# [Reading text]
--- START ---

So after getting a query from friends back in the States (and they know I’m in Africa!) I realized that encounters with wildlife is something that people who live in and near major cities need someone to come to. For my friends, I’m that person (and I am very happy they think of me, too). Since I already blog about wildlife and urban ecology, and following the sage advice of Scott Hanselman, I’ve decided to answer those questions here.

M. Lowery of O’Fallon, Missouri (a suburban outside of St. Louis city) sent me this photo of this:

photo courtesy of M. Lowery

It was a little fella, she found him in her bedroom.  Normally, she would see them living under the deck in her backyard.

It’s a skink. I can’t tell exactly what kind it is, but the common name is usually based on the number of lines it has or its color.
The Missouri Department of Conservation has a great website that helps you identify and learn more about the state wildlife.  Here is the link to Common Lizards.

I can’t tell the exact kind of skink form thr picture, but comparing your lizard to the ones in the pictures should help you identify your critter.

--- END ---

# [Material]
--- START ---

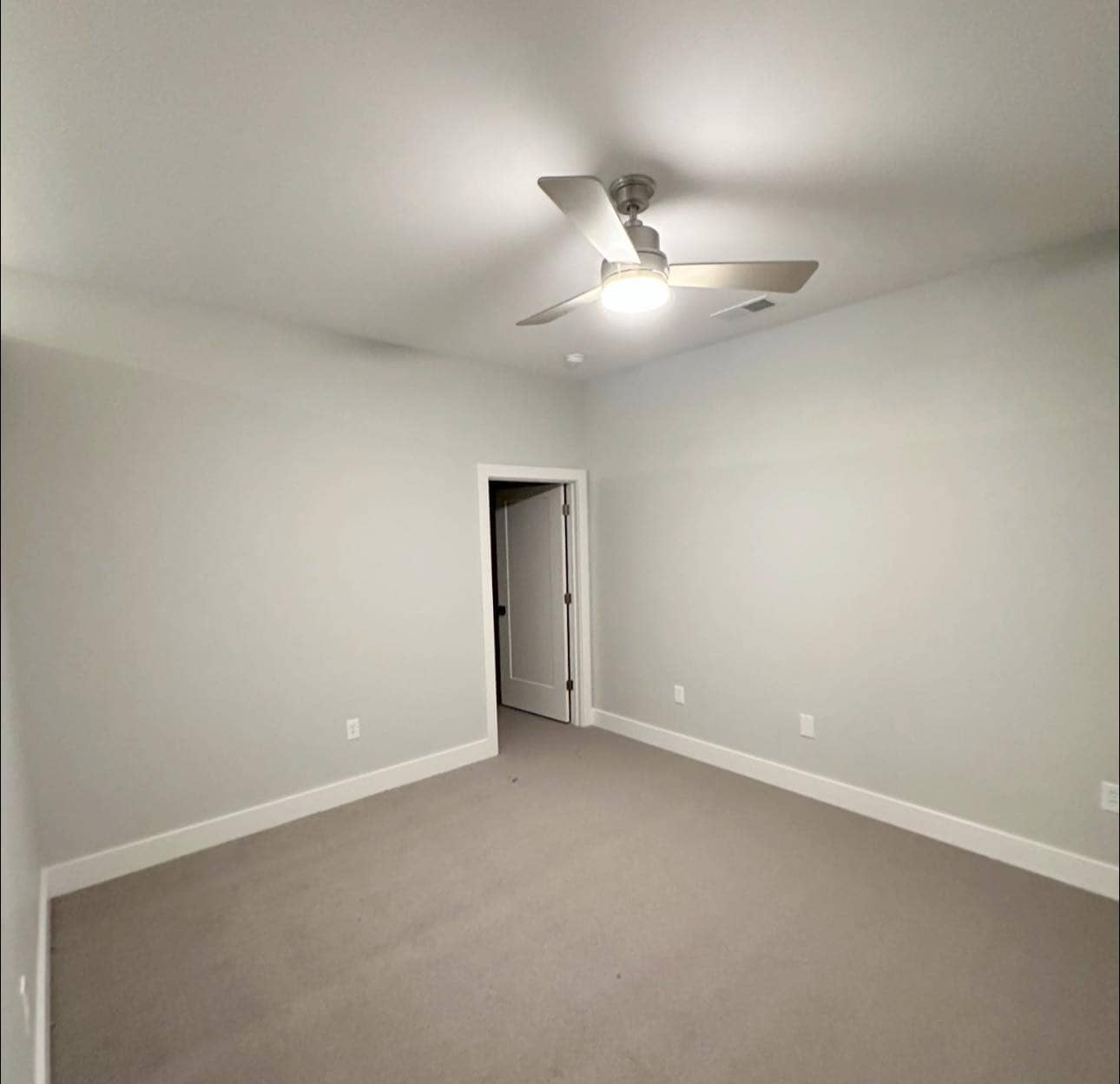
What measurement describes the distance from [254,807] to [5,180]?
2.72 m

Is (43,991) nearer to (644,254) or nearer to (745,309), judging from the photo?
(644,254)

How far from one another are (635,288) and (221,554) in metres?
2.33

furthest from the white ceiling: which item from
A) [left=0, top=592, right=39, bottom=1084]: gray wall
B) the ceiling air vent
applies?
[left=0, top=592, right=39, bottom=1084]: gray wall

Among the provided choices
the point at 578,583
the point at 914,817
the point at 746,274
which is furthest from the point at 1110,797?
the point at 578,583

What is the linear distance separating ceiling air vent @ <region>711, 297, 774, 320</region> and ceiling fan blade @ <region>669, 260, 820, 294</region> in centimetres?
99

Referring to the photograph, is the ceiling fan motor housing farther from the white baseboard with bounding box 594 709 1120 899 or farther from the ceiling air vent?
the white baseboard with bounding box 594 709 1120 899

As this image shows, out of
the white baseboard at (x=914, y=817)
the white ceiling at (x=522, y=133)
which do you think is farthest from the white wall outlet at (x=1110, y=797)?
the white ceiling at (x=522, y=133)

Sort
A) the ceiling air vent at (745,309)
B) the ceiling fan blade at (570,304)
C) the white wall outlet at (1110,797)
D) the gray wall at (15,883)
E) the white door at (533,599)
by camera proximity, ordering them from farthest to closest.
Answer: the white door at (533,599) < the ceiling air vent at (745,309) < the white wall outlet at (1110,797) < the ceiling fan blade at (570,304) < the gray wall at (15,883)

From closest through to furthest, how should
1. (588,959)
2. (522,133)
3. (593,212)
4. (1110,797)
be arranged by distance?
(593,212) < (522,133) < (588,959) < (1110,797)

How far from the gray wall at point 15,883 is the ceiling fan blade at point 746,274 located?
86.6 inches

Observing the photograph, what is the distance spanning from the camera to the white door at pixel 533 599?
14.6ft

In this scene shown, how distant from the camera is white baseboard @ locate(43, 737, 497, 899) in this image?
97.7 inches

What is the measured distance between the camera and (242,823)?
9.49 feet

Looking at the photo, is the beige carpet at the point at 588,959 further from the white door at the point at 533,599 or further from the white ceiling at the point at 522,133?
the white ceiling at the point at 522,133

--- END ---
--- START ---

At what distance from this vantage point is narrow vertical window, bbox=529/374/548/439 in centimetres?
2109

--- END ---

# [Given exercise]
In the blog post about the skink, where did M. Lowery normally see these lizards?

# [Expected answer]
Living under the deck in her backyard.